Monday 10 June 2013

Handel - Orlando

George Frideric Handel - Orlando

Theater an der Wien, Vienna - 2013

Rubén Dubrovsky, Stefania Panighini, Rupert Enticknap, Cigdem Soyarsian, Gaia Petrone, Anna Maria Sarra, Igor Bakan

Sonostream.tv Internet Streaming, 31 May 2013

There are limitations to what you can do theatrically with a work like Handel's Orlando, particularly in a small venue like the Theater an der Wien.  The work itself doesn't seem to present many opportunities for dramatic action, and even the arias often seem to be poetically allusive and darkly melancholic, full of characters wrapped up in their own torments of anger, jealousy and fear.  Presented here in Vienna at the Vienna Chamber Opera and a young ensemble of singers from the JET, the intricacies of Handel's musical writing and the powerful imagery of the libretto were however fully explored and brought to the fore.

Much of the strength of Handel's Orlando lies not so much within the conventional beauty of the melodies as in how they meet the expressive qualities of the setting for the libretto.  It's not just an opportunity to string together a series of interchangeable arias expressing deep but generic emotional turmoil - even Handel would often reuse and recycle his own work - but an integral work with strong consistent imagery, symbolism and themes.  Even as a magic opera, the intentions are not to produce stage craft and spectacle, but to explore the extremes of the human condition.  Those themes are fully recognised in the stage production - directed by Stefania Panighini with sets by Federica Parolini - which is minimally dressed, but fully integrated with the tone and the intentions of the work.


The areas that Orlando explores then are very dark ones indeed.  There are the familiar Baroque opera themes of love, betrayal and jealousy, with unfaithful lovers or unrequited sentiments.  In Orlando however those sentiments take a darker turn into madness as Orlando, a knight in the Crusades, reacts with violence to the discovery that Angelica, the Queen of Cathay, doesn't love him but Medoro.  He discovers that they are in the house of the shepherdess Dorinda, and burns the house down.  It is only through the intervention of the magician Zoroastro that the situation is resolved and Orlando's mind put at ease, allowing him to return to the holy wars.

There are numerous references that express the conflict within Orlando's mind, his soul and his spirit in terms of the divisions between nature and science, between peace and war.  They are not the standard references of tumultuous raging of the soul - allowing the composer to whip up musical storm effects - but to "tender flakes of falling snow melted in the sunny ray", to streams, trees, flowers, "feather'd choirs" and balmy gales in a setting of fountains and gardens conjured up by the magician Zorastro in an attempt to give Orlando respite from the violence of war and the deranged thoughts that torment him.  It's even on a tree that Orlando finds the entwined engraved names of Angelica and Medoro that tips him over into madness.

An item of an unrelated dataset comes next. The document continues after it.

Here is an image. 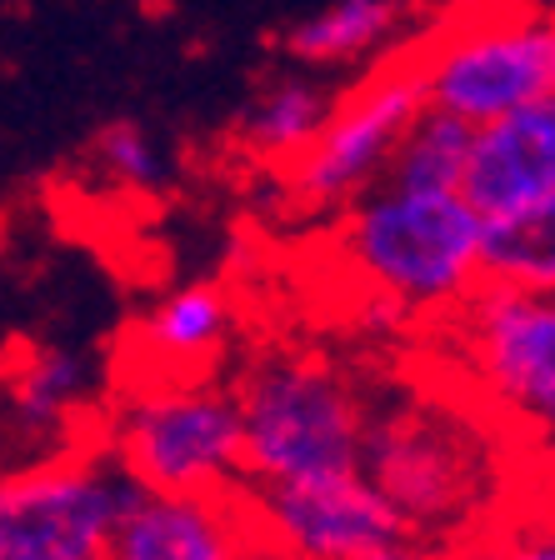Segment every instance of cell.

The stage set used for this production at the Chamber Opera of the Theater and der Wien then is a simple one that reflects the division that has been introduced between man and nature, an outline frame representing Dorinda's house that can be reconfigured to look like a greenhouse or a birdcage depending on the context, the house adorned with plants that grow out of the heads of busts.  Zoroastro's domain is also alluded to through objects that suggest a temple to magic, science, time and learning, with an anatomy model that straddles the themes of science and nature, particularly in relation to the spiritual nature of the human heart and mind.  In many ways this represents the essential conflict at the core of Orlando, between the soul in love and the soul in torment.

The purity and simplicity of the stage expression of the work is reflected in the musical performance of the Bach Consort Wien conducted by Rubén Dubrovsky, and in the fresh singing of the young performers from the JET.  Countertenor Rupert Enticknap is a sweet-voiced Orlando capable of great expression, if not quite reaching the extremes of the Paladin's condition.  Cigdem Soyarsian, a green-haired Angelica (all the performers had punky-coloured hairstyles), also sang the role well, delivering a particularly good 'Così giusta è questa speme'.  The other roles were also well presented, Anna Maria Sarra's Dorinda combining sweetness and melancholy in regard to Medoro and anguish defeat at the hands of Orlando.  Medoro's role in the opera was slightly trimmed here, but Gaia Petrone made a very good impression, and Igor Bakan was a solid Zoroastro.